Digital Scholarship at Fordham Today:  Digital humanities scholarship at Fordham is very much alive, with resources such as the Internet Medieval Sourcebook, maintained by Fordham’s Center for Medieval Studies, under the directorship of Professor Maryanne Kowaleski. At one time this groundbreaking project accounted for nearly three-quarters of all traffic to the University’s website. The Center for Medieval Studies is also home to multiple resources, including sites devoted to source documents on the medieval French in England, Italy, and Outremer.

Fordham art historian Barbara Mundy, in collaboration with Smith College professor Dana Liebsohn, produced Vistas: Visual Culture in Spanish America, 1520-1820 Cultura visual de Hispanoamérica, 1520–1820, the definitive online resource on colonial Spanish American culture. Vistas was supported by the National Endowment for the Humanities, and a DVD version of Vistas was published in 2010 by the University of Texas Press.

This year Fordham welcomed the Keywords Collaboratory, the collaborative learning site that accompanies Glenn Hendler and Bruce Burgett’s American Studies classic: Keywords for American Cultural Studies.  Dozens of classes nationwide have used the Keywords wiki to parse the meaning of key cultural terms. Keywords Project Coordinator Elizabeth Cornell will participate in the 2011 NEH–Summer Institute on Digital Approaches to American Studies hosted by Vectors and the University of Southern California’s Center for Transformative Scholarship, where she will explore new possibilities for the Keywords Collaboratory.

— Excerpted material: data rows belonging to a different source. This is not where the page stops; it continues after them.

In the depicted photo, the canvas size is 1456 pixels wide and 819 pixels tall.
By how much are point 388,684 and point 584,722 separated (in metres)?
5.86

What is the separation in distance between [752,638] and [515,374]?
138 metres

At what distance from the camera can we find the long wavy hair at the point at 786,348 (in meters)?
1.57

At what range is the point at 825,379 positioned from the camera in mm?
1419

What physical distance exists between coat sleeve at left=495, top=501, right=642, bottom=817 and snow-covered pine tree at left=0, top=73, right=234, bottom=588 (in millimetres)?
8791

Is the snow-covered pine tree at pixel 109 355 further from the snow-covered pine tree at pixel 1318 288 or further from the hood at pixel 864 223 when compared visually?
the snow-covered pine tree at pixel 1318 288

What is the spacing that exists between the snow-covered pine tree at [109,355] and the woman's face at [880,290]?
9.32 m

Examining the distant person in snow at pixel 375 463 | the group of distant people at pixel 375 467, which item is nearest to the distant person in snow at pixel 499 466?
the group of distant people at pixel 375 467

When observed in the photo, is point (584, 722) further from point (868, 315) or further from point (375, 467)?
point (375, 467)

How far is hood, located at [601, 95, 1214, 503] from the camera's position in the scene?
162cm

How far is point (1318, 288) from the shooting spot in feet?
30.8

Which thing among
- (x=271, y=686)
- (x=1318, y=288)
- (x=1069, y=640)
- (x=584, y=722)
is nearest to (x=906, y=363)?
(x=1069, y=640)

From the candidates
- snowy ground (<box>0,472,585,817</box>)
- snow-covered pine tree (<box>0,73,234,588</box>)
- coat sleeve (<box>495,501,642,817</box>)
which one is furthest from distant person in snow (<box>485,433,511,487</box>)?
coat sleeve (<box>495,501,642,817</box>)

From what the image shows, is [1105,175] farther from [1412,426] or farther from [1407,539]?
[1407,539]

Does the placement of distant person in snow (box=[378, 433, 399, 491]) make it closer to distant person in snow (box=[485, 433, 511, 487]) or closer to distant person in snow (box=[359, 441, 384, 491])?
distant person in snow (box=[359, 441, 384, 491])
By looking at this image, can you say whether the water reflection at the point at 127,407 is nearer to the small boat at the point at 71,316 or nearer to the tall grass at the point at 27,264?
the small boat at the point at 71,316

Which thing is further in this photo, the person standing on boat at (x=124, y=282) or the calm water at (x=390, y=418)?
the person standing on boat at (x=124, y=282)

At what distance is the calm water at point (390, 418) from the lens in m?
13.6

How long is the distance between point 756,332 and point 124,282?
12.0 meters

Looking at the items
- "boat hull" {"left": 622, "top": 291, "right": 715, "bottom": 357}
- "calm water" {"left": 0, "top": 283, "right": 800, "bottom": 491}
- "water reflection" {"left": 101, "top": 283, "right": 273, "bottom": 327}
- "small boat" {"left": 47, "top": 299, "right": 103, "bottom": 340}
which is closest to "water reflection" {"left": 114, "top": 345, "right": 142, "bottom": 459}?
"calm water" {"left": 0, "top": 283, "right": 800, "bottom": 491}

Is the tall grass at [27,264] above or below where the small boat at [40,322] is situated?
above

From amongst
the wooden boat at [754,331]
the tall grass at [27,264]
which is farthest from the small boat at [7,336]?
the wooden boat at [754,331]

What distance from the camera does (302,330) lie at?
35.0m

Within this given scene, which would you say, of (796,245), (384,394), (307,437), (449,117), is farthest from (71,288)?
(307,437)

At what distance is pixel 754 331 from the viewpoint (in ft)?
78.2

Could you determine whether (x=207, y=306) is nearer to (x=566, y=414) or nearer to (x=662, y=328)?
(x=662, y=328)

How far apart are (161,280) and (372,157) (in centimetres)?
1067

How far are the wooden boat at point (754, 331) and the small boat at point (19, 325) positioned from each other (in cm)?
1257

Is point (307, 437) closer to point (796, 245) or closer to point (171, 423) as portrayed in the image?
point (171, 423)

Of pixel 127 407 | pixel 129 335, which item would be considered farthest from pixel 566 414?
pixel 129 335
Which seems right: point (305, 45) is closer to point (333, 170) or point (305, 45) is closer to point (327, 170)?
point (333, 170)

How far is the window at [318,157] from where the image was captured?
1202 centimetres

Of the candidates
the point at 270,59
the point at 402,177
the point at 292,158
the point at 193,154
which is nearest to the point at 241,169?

Coming Attractions: Projects currently under development by Fordham faculty include the DigitalHudson, a library of searchable digitized materials about the history of the Hudson River curated by Roger Panetta; the Yaddo Archive Project, a cultural network mapping project that explores the lives and work of artists affiliated with Yaddo, led by Micki McGee; and The Latin Works of John Wyclif, a searchable digital collection of the Latin philosophical and theological works of John Wyclif, developed by Patrick Hornbeck.